印刷用ページを表示する 掲載日:2023年11月1日更新

 吉田隆行会長(広島県坂町長)、宮田秀利行政委員長(福島県塙町長)をはじめとする地方三団体代表は10月27日、政府が開催した「こども政策に関する国と地方の協議の場(第2回)」に出席しました。
 今回の会合では、年内を目途に策定することとされている「こども大綱」について意見交換が行われました。
 政府からは、加藤鮎子こども政策担当大臣、工藤彰三内閣府副大臣、古賀友一郎内閣府大臣政務官、安江伸夫文部科学大臣政務官、宮﨑政久厚生労働副大臣等が出席しました。

 開会にあたり、加藤こども政策担当大臣が挨拶に立ち、はじめに、「ハイレベルの会合である『こども政策に関する国と地方の協議の場』は今回が今年度の第2回目となる。この間、実務者レベルでも、児童手当や『こども誰でも通園制度』等、施策ごとに必要に応じて検討会等を開催し、また、オンラインを活用して市町村を含めた地方自治体向けの業務説明会を開催している」とさまざまな形で地方との連携を図っていることを強調しました。そのうえで、「本日は、年内を目途に策定することとしている『こども大綱』について意見交換を行いたい。
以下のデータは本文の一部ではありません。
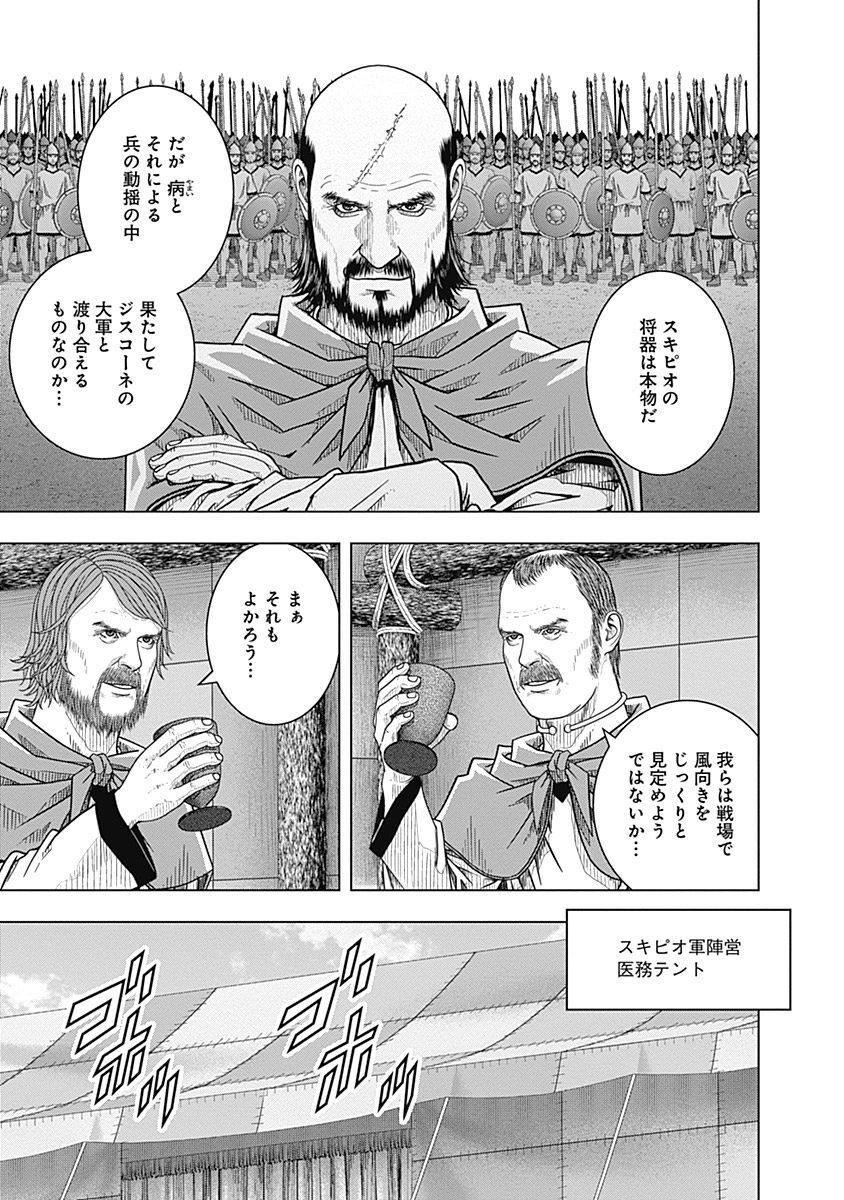 アド・アストラ ―スキピオとハンニバル― 11 | Amebaマンガ (旧 読書の ...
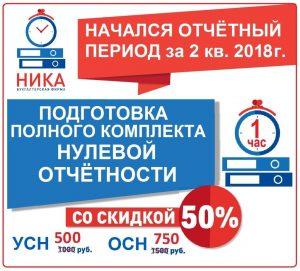0107-kopiya-1024x925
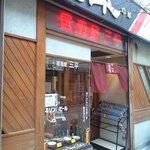 居酒屋 三平 - 品川駅前です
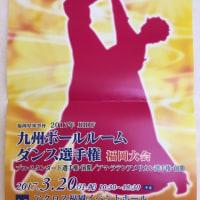 ダンス音楽と映画『お好きな音楽でダンスを踊りませんか?福岡市社交ダンス教室 ダンススクールライジングスター』
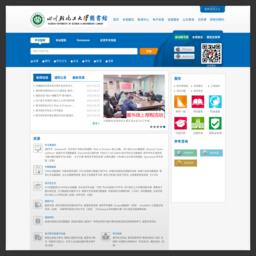 四川理工學院圖書館_網站百科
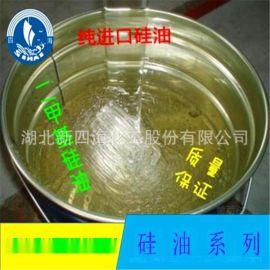 深圳油墨流平剂 流平剂生产厂家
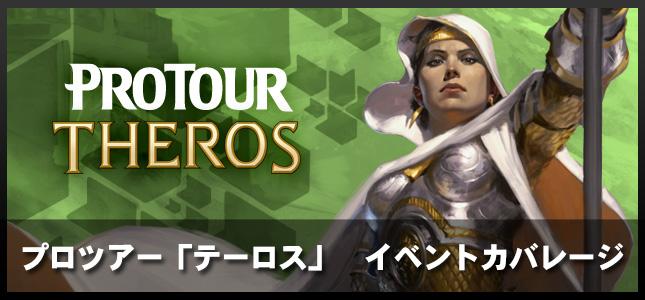 プロツアー「テーロス」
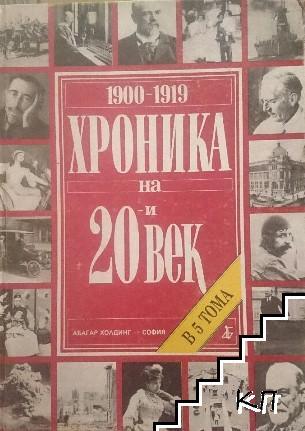 Хроника на 20-и век в пет тома. Том 1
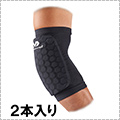 McDavid HEX Arm Sleeve 黒(2本入)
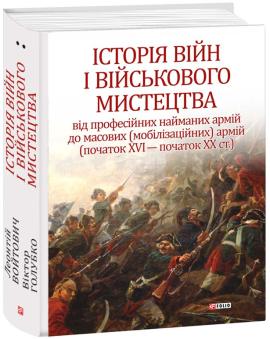 Історія війн і військового мистецтва Т.2. Від професійних найманих армій до масових армій (початок ХVІ – початок ХХ ст.) - фото книги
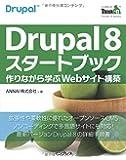 Drupal 8 スタートブック―作りながら学ぶWebサイト構築(Think IT Books)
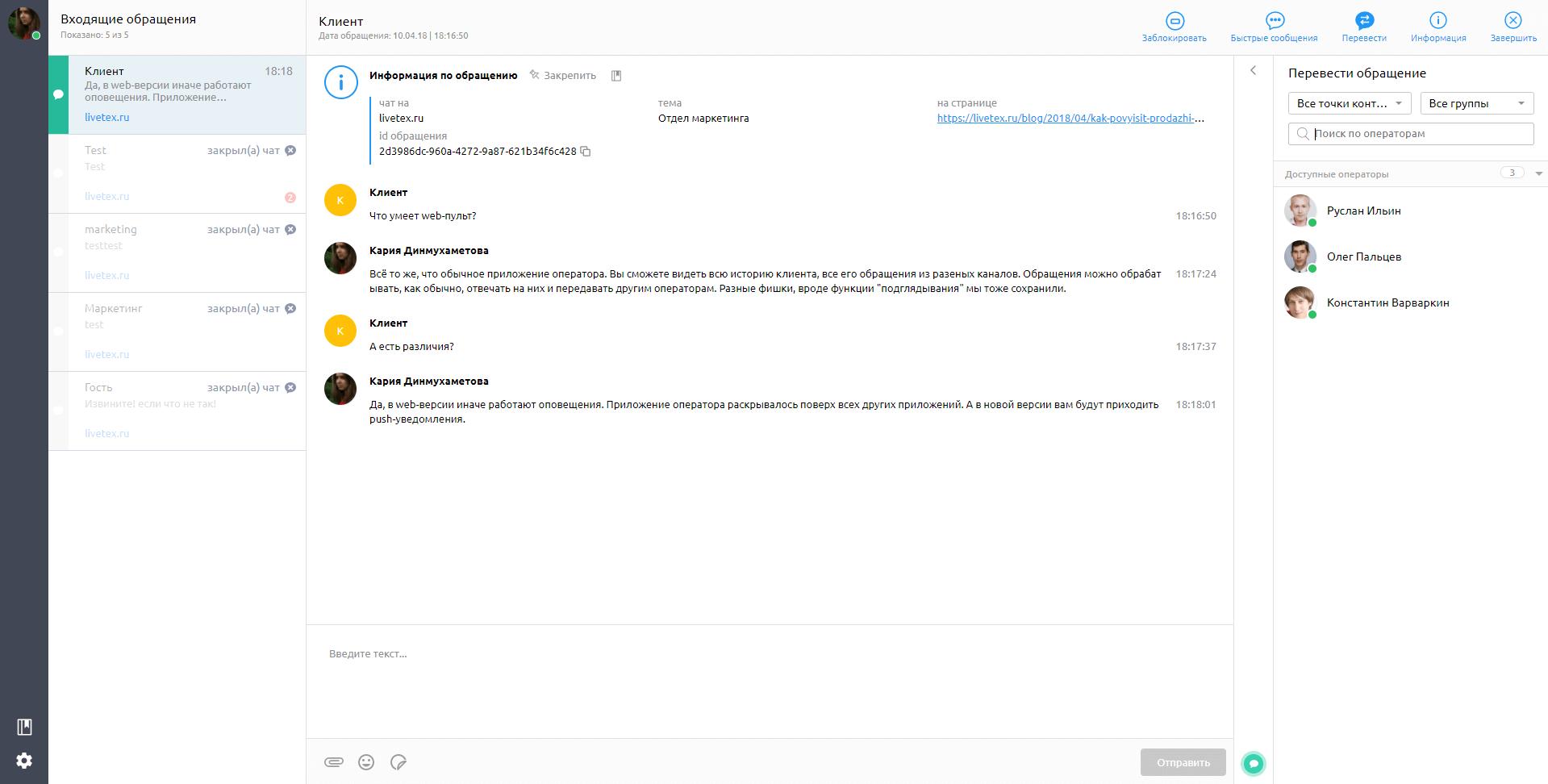 Web-версия Приложения оператора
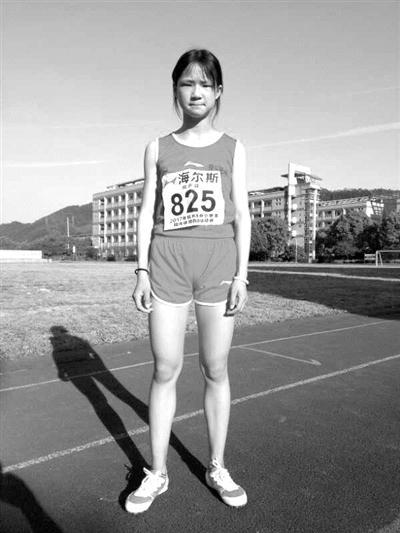 14岁桐庐女孩接包杭州市运会100米和200米金牌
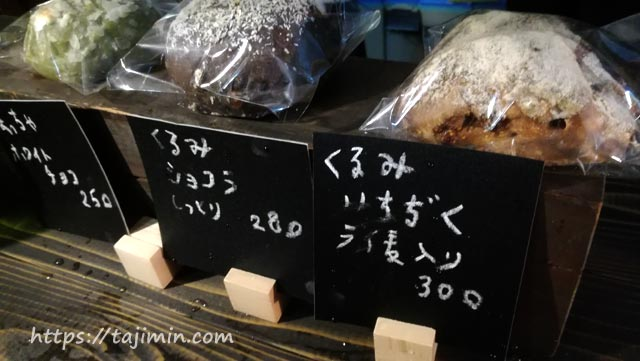 CAFÉ NEU(ノイ)のパン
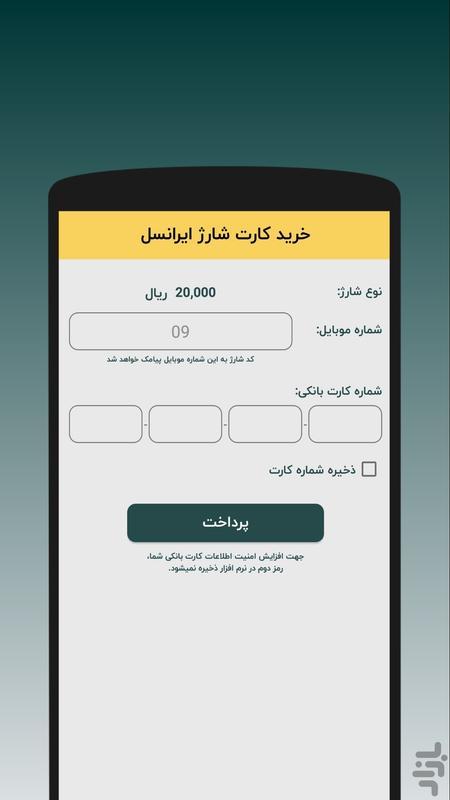 شارژ بدون اینترنت ( سوپر شارژ ) - عکس برنامه موبایلی اندروید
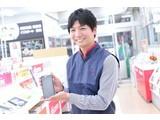 カメラのキタムラ 福島/笹谷店 (4108)のアルバイト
現場で実務を担っている皆さまからいただいたご意見も踏まえながら、年末に向けて策定作業を進めていく。限られた時間ではあるが、率直で活発な意見交換の場としたい」と述べました。

吉田会長

▲出席する吉田会長(オンライン出席)

 続いて地方三団体の会長が挨拶に立ち、吉田会長からは、本年9月29日に公表された「こども大綱の策定に向けた中間整理」について、「ライフステージに応じた切れ目のない支援等が幅広く示されている。いずれも重要な視点であり、少子化対策への効果が期待される」と述べたうえで、「町村は豊かな自然環境のもとで地域住民の支え合いによる子育てを実践し、少子化対策に成果をあげている事例もたくさんあるが、一方で保育士等の専門人材の不足や財政力の違い等により、都市部との地域間格差が生じている」と課題について説明しました。最後に「支援やサービスは全国どの地域に暮らしていても同じように享受できることが基本であり、『こども大綱』には、『地域間格差の是正』や『地域間格差の防止』といった視点も取り入れていただきたい」と述べました。
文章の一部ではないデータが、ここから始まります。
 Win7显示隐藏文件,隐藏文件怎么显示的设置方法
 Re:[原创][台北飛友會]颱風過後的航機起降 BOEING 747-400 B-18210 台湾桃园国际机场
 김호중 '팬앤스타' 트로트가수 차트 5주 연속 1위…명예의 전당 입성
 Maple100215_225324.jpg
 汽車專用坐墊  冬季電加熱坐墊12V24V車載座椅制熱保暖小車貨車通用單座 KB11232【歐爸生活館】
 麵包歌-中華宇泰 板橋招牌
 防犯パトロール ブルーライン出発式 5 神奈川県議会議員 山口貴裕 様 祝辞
 その後の意見交換において、吉田会長は、坂町において、親世帯・子世帯・孫が心豊かに暮らせるよう「三世代同居・近居住宅支援事業補助金」を設け、子育てや介護を支え合う生活の支援を行っていることに触れ、「地域の未来を担うこどもが健やかに育つためには、お年寄りを敬う心や礼節を重んじることを家庭の中で学んでいくことが何よりも大切である。『こども大綱』にも家庭がこどもの育ちの原点であり、出発点であるということを何らかの形で触れていただきたい」と述べました。
 また、「こども大綱の策定に向けた中間整理」や「こども未来戦略方針」に盛り込まれている施策の多くは地方自治体が実施主体となることを踏まえ、「地方の現場が安心して、地域の実情に応じたこども・子育て政策の強化に取り組むためには、安定した財源を継続して確保していただくことが必要」と述べました。加えて、こども未来戦略方針で示された幼児教育・保育の現場における職員配置基準の見直しや「こども誰でも通園制度」について、「保育士の確保や現場の負担増を懸念する声が上がっている」とし、「処遇改善や職場環境の改善等も含め、地方部における人材確保に向けた支援や国・都道府県との連携が重要」と述べたうえで、「こども大綱」では、地方の安定財源の確保と人材確保に向けた支援の必要性にも言及するよう強く求めました。

宮田行政委員長

▲出席する宮田行政委員長(オンライン出席)

 宮田行政委員長からは、塙町で本年5月にオープンした「子ども第三の居場所『はなまるはうす』」におけるこどもの居場所づくりの取組を紹介するとともに、こども家庭庁が年内にとりまとめる「こどもの居場所づくりに関する指針」や「こども大綱」により「居場所づくり」の推進を図るよう求めました。
 また、「こども大綱」については、「『地域』はこどもの大切な遊びや交流の場であり、居場所でもある。親にとっては、子育ての相談にのり、支援をしてくれる人がいる拠り所にもなっている」としたうえで、「こども・子育て支援において、地域が果たす役割や価値の重要性といった視点も採り入れていただきたい」と述べました。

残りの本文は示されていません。